## Instructions
(1) In the forum thread about upcoming cubing competitions in Georgia or Florida, restate the stretch from "## cubekid57 (Oct" through "two days ago.", swapping "competitions" for "contests".
(2) Write the next part of the forum thread about upcoming cubing competitions in Georgia or Florida, picking up after its final line.

## Excerpt provided
# upcoming georgia or florida comps?



## cubekid57 (Oct 20, 2008)

does anyone know of upcoming comps in these states?


----------



## PCwizCube (Oct 20, 2008)

According to the list of WCA competitions there are currently no upcoming competitions in Georgia or Florida.

However the Decatur Open 2008 took place in Decatur, Georgia on October 18, two days ago.


----------



## Kian (Oct 20, 2008)

Chattahoochee Spring will be in Chattahoochee, GA next calendar year. I don't know if the date has been finalized yet, though. Andrew Kang is organizing the competition, as he has for the last 3 years.


----------



## ajmorgan25 (Oct 21, 2008)

Yeah, it sucks that there aren't any more competitions in the south for the remainder of the year. I went to Decatur and now I'm hooked.

Although, this time around I won't bring a friend (that isn't interested in cubing) to the competition. I felt kinda bad that he was getting bored so I left early.


----------



## Speedcuber023 (Oct 21, 2008)

Define South.. Texas is about as far south as you can get and we're having a competition in Austin, Texas on November 1st.


ajmorgan25 said:


> Yeah, it sucks that there aren't any more competitions in the south for the remainder of the year. I went to Decatur and now I'm hooked.

## Data
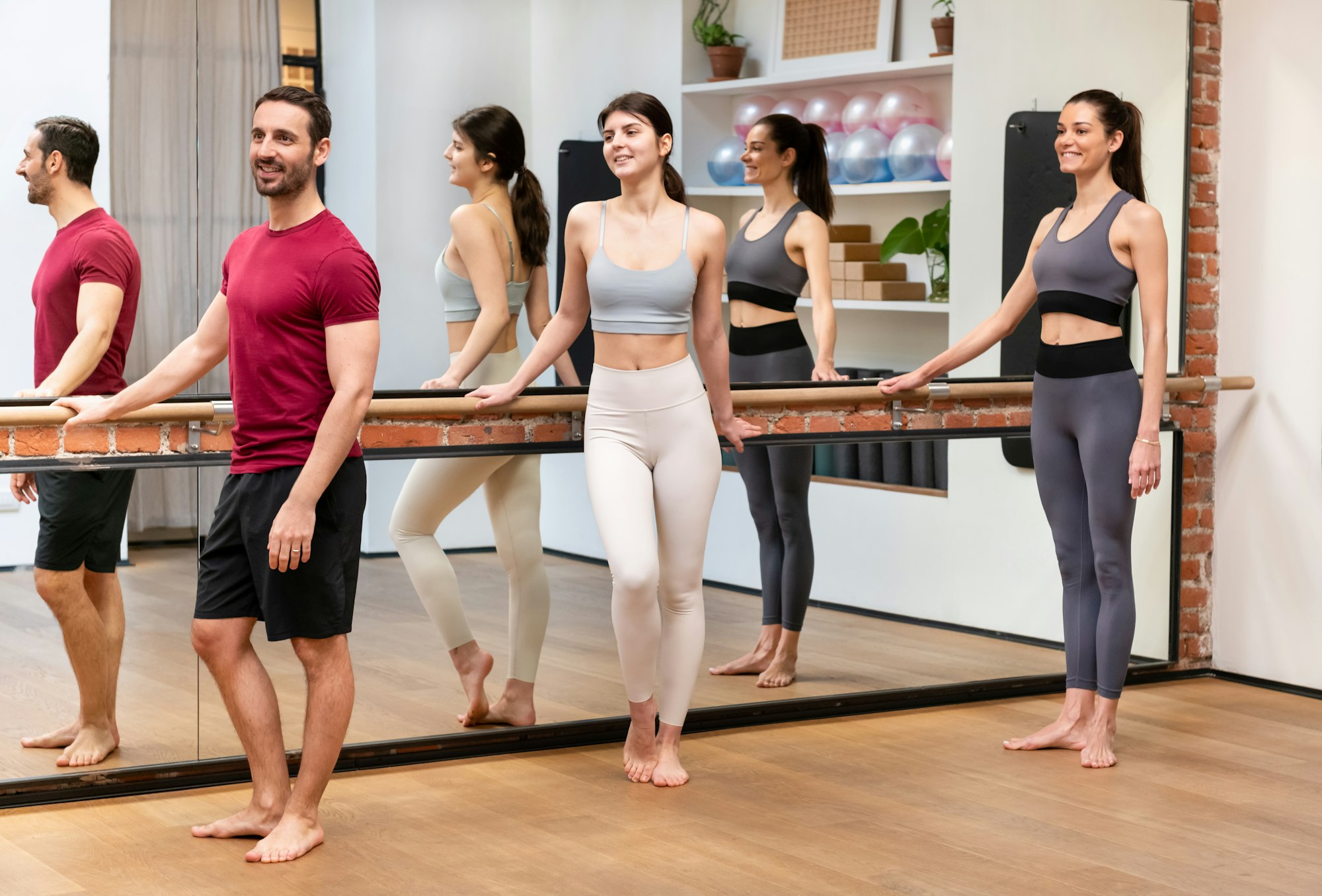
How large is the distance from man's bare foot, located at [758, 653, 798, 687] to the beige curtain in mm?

## Response list
(1)
## cubekid57 (Oct 20, 2008)

does anyone know of upcoming comps in these states?


----------



## PCwizCube (Oct 20, 2008)

According to the list of WCA contests there are currently no upcoming contests in Georgia or Florida.

However the Decatur Open 2008 took place in Decatur, Georgia on October 18, two days ago.

(2)
> 
> Although, this time around I won't bring a friend (that isn't interested in cubing) to the competition. I felt kinda bad that he was getting bored so I left early.


----------



## shafiqdms1 (Oct 21, 2008)

yeah there is Chattahoochee 09 around march in Georgia.


----------



## ajmorgan25 (Oct 21, 2008)

Speedcuber023 said:


> Define South.. Texas is about as far south as you can get and we're having a competition in Austin, Texas on November 1st.
> 
> 
> ajmorgan25 said:
> ...



Mississippi, Georgia, Alabama, Florida, Tennessee...maybe Louisiana and even South Carolina?

I go to UA in Tuscaloosa and on the weekends I'm willing to drive to competitions, but I think Texas is just a bit to far.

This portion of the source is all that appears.